▸ Source document:
I'm not sure that @simontatham way is solves the problem.

@amszmidt @simontatham The whole discussion was about the real possibility that this will NEVER HAPPEN if somebody did what you just said, @amszmidt.

Editors don't behave this way unless you make them behave that way.

@ponies Sorry, bullshit. This has happened to me during this single year multiple times. And this is with default settings on editors, and in this case #GNU Emacs.

@simontatham

@amszmidt @simontatham gnu documentation says otherwise.

All I ask is - what distro and which Emacs

@ponies Nonsense. It is unrelated to GNU/Linux system, or even Unix. It is also unrelated to #GNU #Emacs. It is all about how the standard input/output/error streams buffer data.

@simontatham

@ponies The solution @simontatham is/was presenting, could possibly (untested) be simplified by putting { and } around all the code. It forces #GNU #bash to read the whole block (storing it in memory, so buffered reading of the file won't be an issue -- in theory) before executing it.
@amszmidt @simontatham the only nonsense here is you ignoring what I'm actually saying -- 👌😆

@amszmidt @ponies @simontatham
Speaking as someone who's been dealing with bash for a *very long time* in occasionally weird situations, I have to weigh in here: your particular use case is not common.
It's *your* use case, though, and it looks to me like you could save yourself a lot of trouble by simply getting in the habit of not editing bash scripts while you run them.

That's an interesting workaround you have come up with, though I don't know how you're planning to exit main with an error code to pass to $? without actually exiting the script.

▸ Work to do:
(A) Answer these questions using the thread about editing bash scripts:
(i) Which editor, used with default settings, does one poster say the problem occurred with?
(ii) What does the reply beginning "Nonsense." say the issue is all about?
(iii) What characters does the proposed simplification put around all the code?
(B) Continue the thread about editing bash scripts from the point where it stops.
The records are separate material with no connection to the text.

Spatial reasoning dataset excerpts:
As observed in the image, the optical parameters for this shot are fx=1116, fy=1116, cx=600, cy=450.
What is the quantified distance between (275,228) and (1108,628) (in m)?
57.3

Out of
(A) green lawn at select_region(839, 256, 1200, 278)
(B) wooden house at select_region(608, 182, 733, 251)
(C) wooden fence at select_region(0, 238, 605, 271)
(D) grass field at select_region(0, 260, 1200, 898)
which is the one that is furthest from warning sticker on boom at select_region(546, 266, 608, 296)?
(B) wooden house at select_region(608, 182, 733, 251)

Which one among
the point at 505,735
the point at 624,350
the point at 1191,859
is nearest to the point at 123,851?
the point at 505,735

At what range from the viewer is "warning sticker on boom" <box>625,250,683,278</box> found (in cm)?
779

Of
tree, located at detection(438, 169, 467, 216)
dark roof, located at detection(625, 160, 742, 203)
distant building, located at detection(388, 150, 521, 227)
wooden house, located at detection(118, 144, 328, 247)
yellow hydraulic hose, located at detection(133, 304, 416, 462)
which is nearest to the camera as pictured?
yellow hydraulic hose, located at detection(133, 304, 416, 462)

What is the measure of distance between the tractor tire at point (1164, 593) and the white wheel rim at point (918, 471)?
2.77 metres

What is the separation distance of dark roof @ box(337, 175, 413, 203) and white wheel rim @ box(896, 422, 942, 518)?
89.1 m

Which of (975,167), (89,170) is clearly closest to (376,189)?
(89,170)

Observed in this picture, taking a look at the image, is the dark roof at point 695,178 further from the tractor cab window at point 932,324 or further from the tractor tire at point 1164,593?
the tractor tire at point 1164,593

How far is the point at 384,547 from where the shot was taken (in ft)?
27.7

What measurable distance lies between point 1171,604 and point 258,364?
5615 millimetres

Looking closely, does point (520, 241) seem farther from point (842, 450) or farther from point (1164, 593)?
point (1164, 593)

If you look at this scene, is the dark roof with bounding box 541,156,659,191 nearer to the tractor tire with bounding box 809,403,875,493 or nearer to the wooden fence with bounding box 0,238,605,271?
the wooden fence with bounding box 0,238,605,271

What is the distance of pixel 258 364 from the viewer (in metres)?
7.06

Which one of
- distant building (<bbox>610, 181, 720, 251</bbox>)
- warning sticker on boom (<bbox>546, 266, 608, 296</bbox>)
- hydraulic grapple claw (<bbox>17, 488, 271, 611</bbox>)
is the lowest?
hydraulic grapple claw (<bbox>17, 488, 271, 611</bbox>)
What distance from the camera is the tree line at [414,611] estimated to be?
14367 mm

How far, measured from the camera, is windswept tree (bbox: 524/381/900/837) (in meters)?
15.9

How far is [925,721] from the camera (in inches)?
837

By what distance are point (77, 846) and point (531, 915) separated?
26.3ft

▸ Outputs in order:
(A)
(i) GNU Emacs.
(ii) How the standard input/output/error streams buffer data.
(iii) { and }.

(B)
I'm not meaning to pry much, but what on earth are you doing that does not benefit from a restart with correct code?

@http "simply get in the habit of not editing scripts while you run them" sounds to me a lot like "simply get in the habit of never having an accident". If that were easy, then a great many safety precautions in this world wouldn't be needed. And yet, here we are.

How to exit main with an error code in $?: if you've been doing bash for that long then I'd expect that would be obvious. First, the result of the last subprocess or other command is left in $?, so whatever you ran last _inside_ main will be the value of $? when main returns to the calling block. Second, you can also use 'return' in a shell function to set the $? seen by its caller. (But of course if you do that in main, you might as well run 'exit' directly; _that_ isn't the case where the fallback exit outside main is needed.)

What doesn't benefit from being restarted: something you don't want to interrupt! For example, a shell script wrapping a long-running thing which you'd have to start all over again if you interrupt it. If the thing you want to correct isn't critical, like "oops it would have been better to run the subcommand in verbose mode, but at least it'll do the right thing this time round even if it does it quietly", then it makes perfect sense to want to change the script for _next_ time, without interrupting _this_ run.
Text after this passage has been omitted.